58 l’empêche d’acquérir sa forme native, reste retenue par l’ERQC avant d’être envoyée vers la voie de dégradation (Cheng et al., 1990).

Plusieurs études tentent de comprendre comment l’absence de la phénylalanine perturbe le repliement de F508del-CFTR à l’origine de son défaut d’adressage à la membrane cellulaire (Cheng et al., 1990; Thomas et al., 1992; Lukacs et al., 1993; Welsh and Smith, 1993; Du and Lukacs, 2009; He et al., 2010; Wang et al., 2014). Il a été suggéré que le défaut de repliement est dû à un défaut d’interaction du domaine NBD1 avec les autres domaines (défaut d’assemblage de la protéine) et que la chaîne latérale de l’acide aminée F508 semble être le point central de ces interactions, en particulier entre NBD1 et les TMDs (Du et al., 2005; Cui et al., 2007). En effet, un problème de repliement local dans le domaine NBD1 a été observé à proximité de la mutation.

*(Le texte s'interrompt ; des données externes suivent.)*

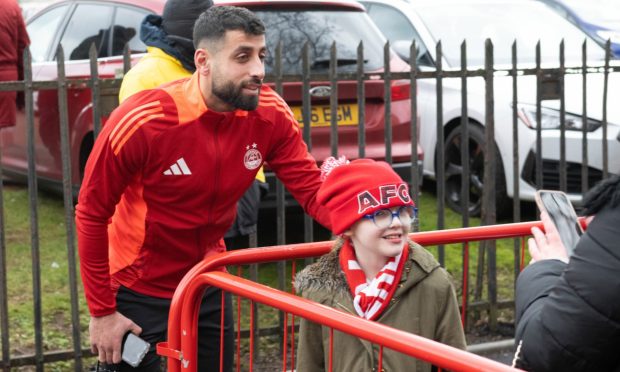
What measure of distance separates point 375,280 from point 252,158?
2.73ft

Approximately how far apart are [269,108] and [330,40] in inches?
131

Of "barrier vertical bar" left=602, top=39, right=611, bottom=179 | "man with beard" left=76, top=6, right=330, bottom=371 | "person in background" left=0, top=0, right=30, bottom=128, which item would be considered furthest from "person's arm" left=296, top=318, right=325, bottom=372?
"person in background" left=0, top=0, right=30, bottom=128

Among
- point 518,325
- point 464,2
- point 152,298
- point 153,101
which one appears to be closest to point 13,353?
point 152,298

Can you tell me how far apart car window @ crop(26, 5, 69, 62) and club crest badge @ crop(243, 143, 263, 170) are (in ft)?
17.1

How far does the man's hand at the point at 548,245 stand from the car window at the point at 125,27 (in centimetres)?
531

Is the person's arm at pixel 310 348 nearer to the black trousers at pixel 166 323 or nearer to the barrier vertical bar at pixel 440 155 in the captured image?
the black trousers at pixel 166 323

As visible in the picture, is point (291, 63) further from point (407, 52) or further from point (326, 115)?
point (407, 52)

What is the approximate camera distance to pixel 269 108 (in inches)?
156

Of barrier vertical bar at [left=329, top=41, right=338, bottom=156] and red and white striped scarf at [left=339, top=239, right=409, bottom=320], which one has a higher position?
barrier vertical bar at [left=329, top=41, right=338, bottom=156]

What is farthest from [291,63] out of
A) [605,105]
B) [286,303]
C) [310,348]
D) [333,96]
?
[286,303]

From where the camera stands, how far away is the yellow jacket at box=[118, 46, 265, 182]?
449cm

De plus, il a été démontré que l’absence de F508 empêche l’établissement de contacts entre le domaine NBD1 et la boucle cytoplasmique ICL4 dans le domaine MSD2 et entraine un mauvais repliement de la partie carboxy-terminale de la protéine, incluant le domaine NBD2 (Du et al., 2005; Pissarra et al., 2008; Du and Lukacs, 2009; He et al., 2010; Rabeh et al., 2012; Mendoza et al., 2012; He et al., 2015). Ainsi, au cours de son processus de repliement dans le RE, F508del-CFTR est reconnue comme une protéine mal repliée par le système ERQC avant d’être dégradée (Cheng et al., 1990; Chang et al., 1999; Meacham et al., 2001b; Younger et al., 2006; Riordan, 2008; Määttänen et al., 2010).